NEW YORK (AP) — The U.S. flu season is underway, with at least seven states reporting high levels of illness and cases rising in other parts of the country, health officials say.
The Centers for Disease Control and Prevention released new flu data on Friday, showing very high activity last week in Louisiana and high activity in Alabama, Florida, Georgia, Mississippi, New Mexico and South Carolina. It was also high in the District of Columbia and Puerto Rico, the U.S. territory where health officials declared a flu epidemic earlier this month.
“We’re underway,” said Dr. William Schaffner, an infectious disease expert at Vanderbilt University.
Traditionally, the winter flu season ramps up in December or January. But it took off in October last year and will make its entry in November this year.
Flu activity was moderate but increased in New York City, Arkansas, California, Maryland, New Jersey, North Carolina, Tennessee and Texas. And although flu activity has been high in Alaska for weeks, the state did not report data last week, so it was not part of the latest count.
Monitoring during flu season is based in part on reports of people with flu-like symptoms presenting to doctors’ offices or hospitals; Many people with the flu do not get tested, so their infections are not confirmed in the laboratory. COVID-19 and other respiratory viruses can sometimes cloud the picture.
Alicia Budd, who leads the CDC’s flu surveillance team, said several indicators show “continued increases” in the flu.
There are different types of flu viruses, and the version that has spread the most so far this year tends to cause fewer hospitalizations and deaths among the elderly, the group for whom the flu tends to take the greatest toll. .
So far this fall, the CDC estimates at least 780,000 flu illnesses, at least 8,000 hospitalizations and at least 490 flu-related deaths, including at least one child.

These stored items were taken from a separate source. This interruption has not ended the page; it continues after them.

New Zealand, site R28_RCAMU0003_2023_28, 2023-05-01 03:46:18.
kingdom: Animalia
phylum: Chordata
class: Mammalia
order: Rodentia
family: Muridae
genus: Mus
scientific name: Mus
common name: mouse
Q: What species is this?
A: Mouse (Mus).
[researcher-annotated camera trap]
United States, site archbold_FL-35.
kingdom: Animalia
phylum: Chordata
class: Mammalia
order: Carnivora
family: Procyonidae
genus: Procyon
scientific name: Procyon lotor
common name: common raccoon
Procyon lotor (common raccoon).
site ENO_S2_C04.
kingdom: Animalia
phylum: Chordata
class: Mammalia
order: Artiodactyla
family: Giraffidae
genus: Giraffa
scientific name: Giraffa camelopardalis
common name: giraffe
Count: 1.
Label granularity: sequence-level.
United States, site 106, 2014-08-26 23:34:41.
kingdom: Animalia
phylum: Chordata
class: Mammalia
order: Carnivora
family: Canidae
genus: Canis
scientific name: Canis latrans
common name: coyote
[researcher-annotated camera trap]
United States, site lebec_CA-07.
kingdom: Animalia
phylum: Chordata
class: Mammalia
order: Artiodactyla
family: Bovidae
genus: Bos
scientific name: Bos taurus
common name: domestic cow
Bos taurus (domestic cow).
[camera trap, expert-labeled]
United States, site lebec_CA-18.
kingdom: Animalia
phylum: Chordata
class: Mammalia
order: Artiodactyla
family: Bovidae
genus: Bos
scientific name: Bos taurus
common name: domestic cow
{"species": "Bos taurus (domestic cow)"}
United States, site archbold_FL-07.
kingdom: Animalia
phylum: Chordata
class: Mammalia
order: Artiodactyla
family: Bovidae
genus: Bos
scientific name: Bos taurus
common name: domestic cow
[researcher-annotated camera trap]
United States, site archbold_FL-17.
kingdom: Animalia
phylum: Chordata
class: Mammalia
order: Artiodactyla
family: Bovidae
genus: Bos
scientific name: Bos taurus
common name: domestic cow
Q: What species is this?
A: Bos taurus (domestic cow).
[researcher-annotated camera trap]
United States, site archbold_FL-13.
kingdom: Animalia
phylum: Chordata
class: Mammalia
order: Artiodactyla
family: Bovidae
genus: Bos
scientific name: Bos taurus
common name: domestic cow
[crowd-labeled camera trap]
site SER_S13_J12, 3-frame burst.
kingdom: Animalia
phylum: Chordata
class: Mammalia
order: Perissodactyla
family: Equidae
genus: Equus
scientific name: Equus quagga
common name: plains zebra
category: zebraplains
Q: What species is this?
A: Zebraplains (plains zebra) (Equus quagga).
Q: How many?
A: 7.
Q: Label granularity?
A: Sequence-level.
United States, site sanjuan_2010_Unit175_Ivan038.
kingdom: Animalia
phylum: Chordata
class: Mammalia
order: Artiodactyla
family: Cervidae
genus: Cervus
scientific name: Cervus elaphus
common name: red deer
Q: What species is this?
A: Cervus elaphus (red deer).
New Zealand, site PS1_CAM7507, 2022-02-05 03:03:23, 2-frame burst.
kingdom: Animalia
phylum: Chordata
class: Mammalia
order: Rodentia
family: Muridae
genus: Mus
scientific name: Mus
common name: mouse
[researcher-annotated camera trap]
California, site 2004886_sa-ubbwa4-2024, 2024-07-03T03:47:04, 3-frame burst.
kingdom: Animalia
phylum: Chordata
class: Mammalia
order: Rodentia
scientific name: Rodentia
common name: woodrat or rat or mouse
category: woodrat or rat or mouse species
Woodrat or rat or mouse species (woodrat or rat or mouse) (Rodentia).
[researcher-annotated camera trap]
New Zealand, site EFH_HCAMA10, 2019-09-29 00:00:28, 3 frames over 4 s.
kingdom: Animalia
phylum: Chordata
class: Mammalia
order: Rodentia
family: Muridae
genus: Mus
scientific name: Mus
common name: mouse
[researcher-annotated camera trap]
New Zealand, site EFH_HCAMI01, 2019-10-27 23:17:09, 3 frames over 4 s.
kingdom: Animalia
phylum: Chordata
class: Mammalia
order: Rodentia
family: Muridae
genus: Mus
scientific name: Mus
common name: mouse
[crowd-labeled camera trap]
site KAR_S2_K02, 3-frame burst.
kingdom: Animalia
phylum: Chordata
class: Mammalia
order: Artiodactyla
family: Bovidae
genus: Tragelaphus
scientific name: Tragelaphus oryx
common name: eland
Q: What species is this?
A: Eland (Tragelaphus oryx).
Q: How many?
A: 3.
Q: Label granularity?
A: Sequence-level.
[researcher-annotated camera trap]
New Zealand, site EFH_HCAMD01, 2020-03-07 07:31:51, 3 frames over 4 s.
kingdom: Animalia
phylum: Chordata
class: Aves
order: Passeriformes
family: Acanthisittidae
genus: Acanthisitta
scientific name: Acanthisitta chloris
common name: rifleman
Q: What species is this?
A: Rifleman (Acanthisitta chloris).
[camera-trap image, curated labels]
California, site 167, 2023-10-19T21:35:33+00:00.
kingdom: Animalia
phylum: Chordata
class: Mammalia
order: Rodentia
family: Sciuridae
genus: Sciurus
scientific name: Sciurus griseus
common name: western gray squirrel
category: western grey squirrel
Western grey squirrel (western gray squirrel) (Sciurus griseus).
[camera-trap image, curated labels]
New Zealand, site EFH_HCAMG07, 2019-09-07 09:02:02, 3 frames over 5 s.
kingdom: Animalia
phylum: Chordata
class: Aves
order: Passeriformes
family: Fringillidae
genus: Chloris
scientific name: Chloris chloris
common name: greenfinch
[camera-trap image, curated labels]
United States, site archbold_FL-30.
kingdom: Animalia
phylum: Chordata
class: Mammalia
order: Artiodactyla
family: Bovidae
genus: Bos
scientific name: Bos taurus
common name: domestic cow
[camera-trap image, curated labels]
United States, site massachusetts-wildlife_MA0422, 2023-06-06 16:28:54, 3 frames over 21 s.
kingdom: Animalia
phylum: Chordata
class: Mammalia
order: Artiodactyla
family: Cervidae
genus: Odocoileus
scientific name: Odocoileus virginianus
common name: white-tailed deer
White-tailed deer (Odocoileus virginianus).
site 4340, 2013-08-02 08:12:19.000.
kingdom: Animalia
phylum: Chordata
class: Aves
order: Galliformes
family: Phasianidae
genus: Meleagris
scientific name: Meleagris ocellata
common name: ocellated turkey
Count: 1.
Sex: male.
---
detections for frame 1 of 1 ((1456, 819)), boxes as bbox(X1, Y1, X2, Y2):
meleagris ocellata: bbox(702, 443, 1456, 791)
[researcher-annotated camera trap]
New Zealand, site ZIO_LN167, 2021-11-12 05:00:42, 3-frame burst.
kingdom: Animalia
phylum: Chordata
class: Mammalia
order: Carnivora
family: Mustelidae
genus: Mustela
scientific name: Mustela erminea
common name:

Budd said it’s still unclear exactly how effective the current flu vaccines are, but the shots match well with the flu strains that are emerging. In the US, about 35% of adults and 33% of children have been vaccinated against the flu, current CDC data indicates. That’s down compared to last year in both categories.
Flu vaccination rates are better than those for the other two major respiratory viruses: COVID-19 and RSV. About 14% of adults and 5% of children have received the currently recommended COVID-19 vaccine, and about 13.5% of adults aged 60 and older have received one of the RSV vaccines which became available earlier this year.